------ PROVIDED RECORDS

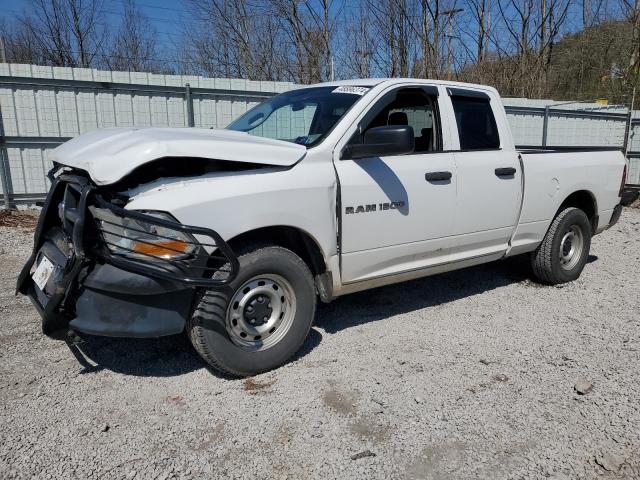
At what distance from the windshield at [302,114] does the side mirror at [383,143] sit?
0.26 m

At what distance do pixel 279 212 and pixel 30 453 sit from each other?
182cm

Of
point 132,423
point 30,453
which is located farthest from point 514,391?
point 30,453

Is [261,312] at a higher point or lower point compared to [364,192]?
lower

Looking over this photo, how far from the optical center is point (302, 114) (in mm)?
4141

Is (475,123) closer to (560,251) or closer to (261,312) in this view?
(560,251)

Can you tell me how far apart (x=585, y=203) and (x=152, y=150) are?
189 inches

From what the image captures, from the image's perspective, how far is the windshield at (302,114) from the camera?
376cm

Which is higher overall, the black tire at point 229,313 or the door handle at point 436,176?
the door handle at point 436,176

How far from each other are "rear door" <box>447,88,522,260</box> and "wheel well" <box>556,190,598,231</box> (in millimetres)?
1098

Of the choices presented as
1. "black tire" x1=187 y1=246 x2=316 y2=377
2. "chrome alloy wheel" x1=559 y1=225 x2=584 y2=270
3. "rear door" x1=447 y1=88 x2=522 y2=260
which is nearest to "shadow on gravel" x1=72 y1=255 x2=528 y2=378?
"black tire" x1=187 y1=246 x2=316 y2=377

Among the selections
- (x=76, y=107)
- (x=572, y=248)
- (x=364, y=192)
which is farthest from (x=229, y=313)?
(x=76, y=107)

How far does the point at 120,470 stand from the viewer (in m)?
2.43

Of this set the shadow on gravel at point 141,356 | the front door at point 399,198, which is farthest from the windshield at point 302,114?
the shadow on gravel at point 141,356

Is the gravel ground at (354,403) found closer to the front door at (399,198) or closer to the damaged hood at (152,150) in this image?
the front door at (399,198)
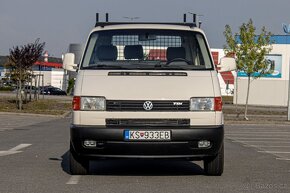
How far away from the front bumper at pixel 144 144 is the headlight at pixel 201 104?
26 cm

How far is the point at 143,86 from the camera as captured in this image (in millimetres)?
8844

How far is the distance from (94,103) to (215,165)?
198 centimetres

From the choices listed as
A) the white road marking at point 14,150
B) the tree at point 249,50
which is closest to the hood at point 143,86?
the white road marking at point 14,150

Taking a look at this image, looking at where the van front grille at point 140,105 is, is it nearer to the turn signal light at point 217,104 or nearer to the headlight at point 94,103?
the headlight at point 94,103

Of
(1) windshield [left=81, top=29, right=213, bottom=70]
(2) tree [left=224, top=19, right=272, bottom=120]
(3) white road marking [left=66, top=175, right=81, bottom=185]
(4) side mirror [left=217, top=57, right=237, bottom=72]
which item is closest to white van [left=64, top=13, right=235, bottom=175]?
(3) white road marking [left=66, top=175, right=81, bottom=185]

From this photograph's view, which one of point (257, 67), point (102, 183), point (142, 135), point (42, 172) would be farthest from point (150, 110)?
point (257, 67)

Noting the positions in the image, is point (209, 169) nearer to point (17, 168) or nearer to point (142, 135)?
point (142, 135)

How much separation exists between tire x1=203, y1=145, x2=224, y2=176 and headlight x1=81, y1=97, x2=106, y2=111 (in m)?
1.71

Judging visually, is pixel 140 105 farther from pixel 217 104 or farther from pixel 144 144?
pixel 217 104

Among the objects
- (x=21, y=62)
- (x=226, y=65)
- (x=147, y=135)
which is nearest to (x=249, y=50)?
(x=21, y=62)

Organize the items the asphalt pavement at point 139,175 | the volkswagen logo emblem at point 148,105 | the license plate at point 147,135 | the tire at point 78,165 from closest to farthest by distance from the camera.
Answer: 1. the asphalt pavement at point 139,175
2. the license plate at point 147,135
3. the volkswagen logo emblem at point 148,105
4. the tire at point 78,165

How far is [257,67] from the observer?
3600 cm

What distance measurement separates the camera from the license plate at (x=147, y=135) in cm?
862

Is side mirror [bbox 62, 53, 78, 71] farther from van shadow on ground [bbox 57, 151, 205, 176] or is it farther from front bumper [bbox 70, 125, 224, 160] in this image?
front bumper [bbox 70, 125, 224, 160]
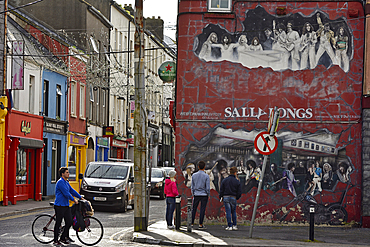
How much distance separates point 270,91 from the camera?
18.4 metres

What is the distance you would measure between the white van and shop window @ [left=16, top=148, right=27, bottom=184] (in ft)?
14.6

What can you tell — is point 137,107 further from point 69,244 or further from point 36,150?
point 36,150

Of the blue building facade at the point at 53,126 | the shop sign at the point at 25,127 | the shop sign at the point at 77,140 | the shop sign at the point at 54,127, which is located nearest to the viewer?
the shop sign at the point at 25,127

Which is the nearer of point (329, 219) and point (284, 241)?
point (284, 241)

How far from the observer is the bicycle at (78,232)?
44.5ft

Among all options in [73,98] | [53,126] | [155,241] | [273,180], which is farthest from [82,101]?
[155,241]

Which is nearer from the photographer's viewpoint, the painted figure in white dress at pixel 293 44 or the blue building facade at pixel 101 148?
the painted figure in white dress at pixel 293 44

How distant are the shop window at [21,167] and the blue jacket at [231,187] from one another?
13693 mm

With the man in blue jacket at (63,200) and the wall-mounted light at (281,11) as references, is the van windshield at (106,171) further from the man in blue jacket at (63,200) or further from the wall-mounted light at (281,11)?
the man in blue jacket at (63,200)

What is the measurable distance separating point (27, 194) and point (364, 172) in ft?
52.7

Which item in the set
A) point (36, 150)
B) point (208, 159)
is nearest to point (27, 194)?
point (36, 150)

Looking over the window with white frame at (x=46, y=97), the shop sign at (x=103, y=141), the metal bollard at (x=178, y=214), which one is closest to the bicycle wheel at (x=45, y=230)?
the metal bollard at (x=178, y=214)

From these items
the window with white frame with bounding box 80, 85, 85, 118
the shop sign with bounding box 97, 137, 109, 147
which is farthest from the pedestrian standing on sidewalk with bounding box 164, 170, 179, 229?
the shop sign with bounding box 97, 137, 109, 147

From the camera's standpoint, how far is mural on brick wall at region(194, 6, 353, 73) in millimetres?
18312
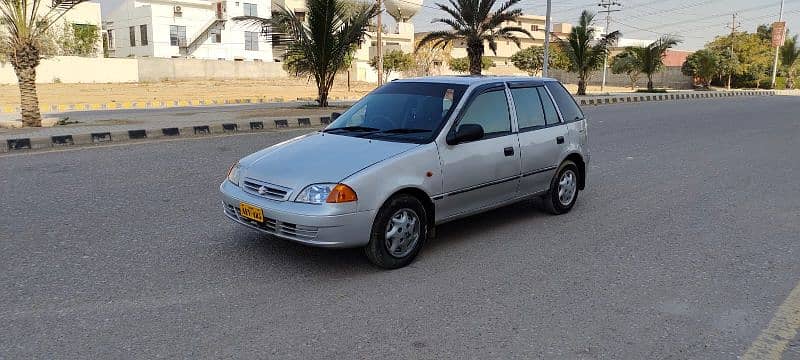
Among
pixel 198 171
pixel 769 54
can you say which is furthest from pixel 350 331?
pixel 769 54

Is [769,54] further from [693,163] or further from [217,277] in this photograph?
[217,277]

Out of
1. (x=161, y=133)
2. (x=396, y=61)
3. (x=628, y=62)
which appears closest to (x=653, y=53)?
(x=628, y=62)

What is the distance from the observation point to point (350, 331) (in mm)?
3467

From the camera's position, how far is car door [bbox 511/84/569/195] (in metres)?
5.61

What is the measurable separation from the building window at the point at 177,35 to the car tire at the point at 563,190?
2405 inches

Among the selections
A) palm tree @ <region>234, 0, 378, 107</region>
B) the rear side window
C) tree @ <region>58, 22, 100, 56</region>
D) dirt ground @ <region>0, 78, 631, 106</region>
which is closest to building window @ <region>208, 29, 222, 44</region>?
tree @ <region>58, 22, 100, 56</region>

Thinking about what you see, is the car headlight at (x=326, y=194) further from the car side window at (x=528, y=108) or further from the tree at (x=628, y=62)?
the tree at (x=628, y=62)

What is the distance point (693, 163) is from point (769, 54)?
5868cm

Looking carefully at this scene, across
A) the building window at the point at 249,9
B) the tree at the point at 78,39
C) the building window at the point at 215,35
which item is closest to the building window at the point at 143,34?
the building window at the point at 215,35

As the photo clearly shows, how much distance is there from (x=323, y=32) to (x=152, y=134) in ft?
28.0

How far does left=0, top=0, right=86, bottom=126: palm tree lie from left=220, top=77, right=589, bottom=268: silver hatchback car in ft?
35.7

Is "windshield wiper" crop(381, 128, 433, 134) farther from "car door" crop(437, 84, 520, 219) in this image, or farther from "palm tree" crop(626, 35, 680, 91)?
"palm tree" crop(626, 35, 680, 91)

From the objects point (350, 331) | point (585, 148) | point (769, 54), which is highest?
point (769, 54)

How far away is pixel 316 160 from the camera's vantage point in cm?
446
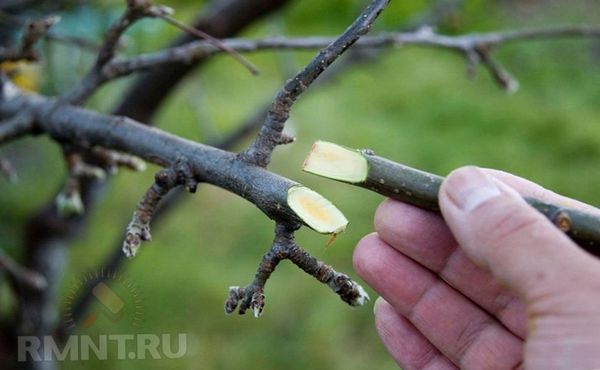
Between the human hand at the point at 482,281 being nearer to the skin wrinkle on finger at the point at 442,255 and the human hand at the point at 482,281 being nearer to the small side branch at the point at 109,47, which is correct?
the skin wrinkle on finger at the point at 442,255

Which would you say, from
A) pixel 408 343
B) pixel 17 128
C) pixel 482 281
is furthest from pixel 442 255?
pixel 17 128

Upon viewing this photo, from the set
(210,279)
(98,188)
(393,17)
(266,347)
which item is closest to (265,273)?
(98,188)

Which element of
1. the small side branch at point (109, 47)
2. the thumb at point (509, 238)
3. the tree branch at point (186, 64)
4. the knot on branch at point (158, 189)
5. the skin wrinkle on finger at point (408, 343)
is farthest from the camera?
the tree branch at point (186, 64)

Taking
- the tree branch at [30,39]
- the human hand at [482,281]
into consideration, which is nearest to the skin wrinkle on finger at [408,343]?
the human hand at [482,281]

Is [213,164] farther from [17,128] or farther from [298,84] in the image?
[17,128]

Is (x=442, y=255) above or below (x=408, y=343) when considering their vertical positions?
above

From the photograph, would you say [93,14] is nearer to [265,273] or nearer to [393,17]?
[393,17]

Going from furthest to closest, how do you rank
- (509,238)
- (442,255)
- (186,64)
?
1. (186,64)
2. (442,255)
3. (509,238)

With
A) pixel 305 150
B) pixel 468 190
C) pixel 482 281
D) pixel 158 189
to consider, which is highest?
pixel 468 190
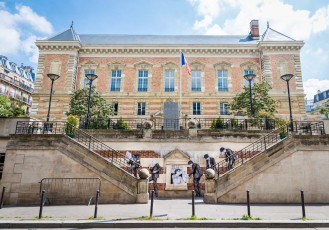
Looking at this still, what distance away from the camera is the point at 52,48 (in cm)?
3338

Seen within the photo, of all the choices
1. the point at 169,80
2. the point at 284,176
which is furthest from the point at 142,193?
the point at 169,80

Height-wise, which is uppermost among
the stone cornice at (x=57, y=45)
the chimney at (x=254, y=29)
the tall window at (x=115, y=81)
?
the chimney at (x=254, y=29)

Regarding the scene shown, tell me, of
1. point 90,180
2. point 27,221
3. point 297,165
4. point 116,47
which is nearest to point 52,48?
point 116,47

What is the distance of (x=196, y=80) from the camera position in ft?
110

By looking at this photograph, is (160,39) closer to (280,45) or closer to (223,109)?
(223,109)

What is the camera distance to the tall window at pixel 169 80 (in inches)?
1307

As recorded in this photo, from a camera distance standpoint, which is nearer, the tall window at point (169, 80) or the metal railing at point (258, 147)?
the metal railing at point (258, 147)

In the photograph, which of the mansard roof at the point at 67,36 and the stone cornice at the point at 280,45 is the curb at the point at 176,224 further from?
the mansard roof at the point at 67,36

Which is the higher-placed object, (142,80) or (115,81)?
(142,80)

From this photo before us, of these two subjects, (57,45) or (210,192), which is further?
(57,45)

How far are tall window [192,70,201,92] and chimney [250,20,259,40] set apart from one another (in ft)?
36.3

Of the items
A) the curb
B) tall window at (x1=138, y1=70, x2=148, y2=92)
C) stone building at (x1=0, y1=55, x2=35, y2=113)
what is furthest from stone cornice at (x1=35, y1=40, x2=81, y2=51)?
the curb

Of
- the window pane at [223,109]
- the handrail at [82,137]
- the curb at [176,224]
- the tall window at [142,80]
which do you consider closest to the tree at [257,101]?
the window pane at [223,109]

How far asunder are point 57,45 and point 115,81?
9.06 metres
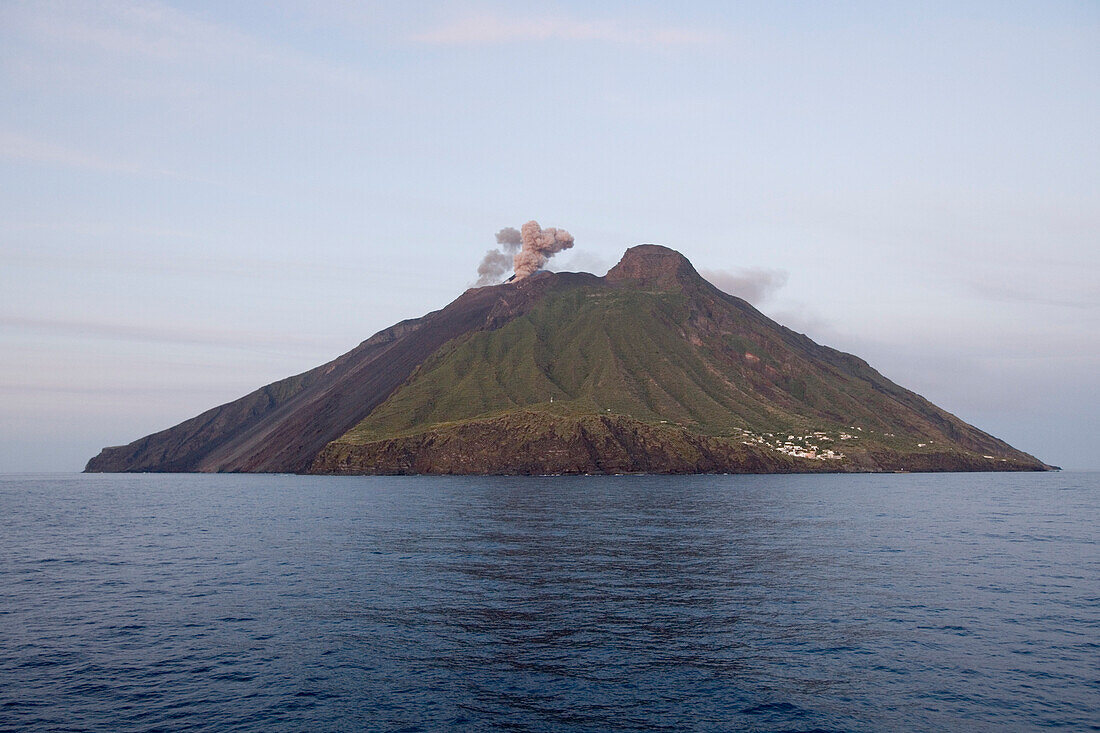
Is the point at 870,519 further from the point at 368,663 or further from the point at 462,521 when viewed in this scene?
the point at 368,663

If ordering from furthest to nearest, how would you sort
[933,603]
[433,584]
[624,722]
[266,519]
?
[266,519] < [433,584] < [933,603] < [624,722]

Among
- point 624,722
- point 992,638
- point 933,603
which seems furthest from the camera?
point 933,603

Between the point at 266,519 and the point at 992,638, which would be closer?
the point at 992,638

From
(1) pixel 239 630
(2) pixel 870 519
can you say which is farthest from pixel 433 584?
(2) pixel 870 519

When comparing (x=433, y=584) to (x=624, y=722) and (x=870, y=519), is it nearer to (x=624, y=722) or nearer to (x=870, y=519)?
(x=624, y=722)

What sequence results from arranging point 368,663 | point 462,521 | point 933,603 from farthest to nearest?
point 462,521
point 933,603
point 368,663

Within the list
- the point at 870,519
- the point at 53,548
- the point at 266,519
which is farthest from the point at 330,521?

------------

REQUIRED TASK
Reproduce verbatim the lines above from the line with "Is the gravel" to the line with "198 centimetres", both included, and leave the pictures out of your answer.

RESULT FOR THIS TASK
Is the gravel ground at (354,403) found closer to the front door at (399,198) or closer to the damaged hood at (152,150) in this image?
the front door at (399,198)
How far away from the front bumper at pixel 144 144 is the headlight at pixel 201 104?
26 cm

How far is the point at 143,86 from the camera as captured in this image (in millimetres)?
8844

How far is the distance from (94,103) to (215,165)?
198 centimetres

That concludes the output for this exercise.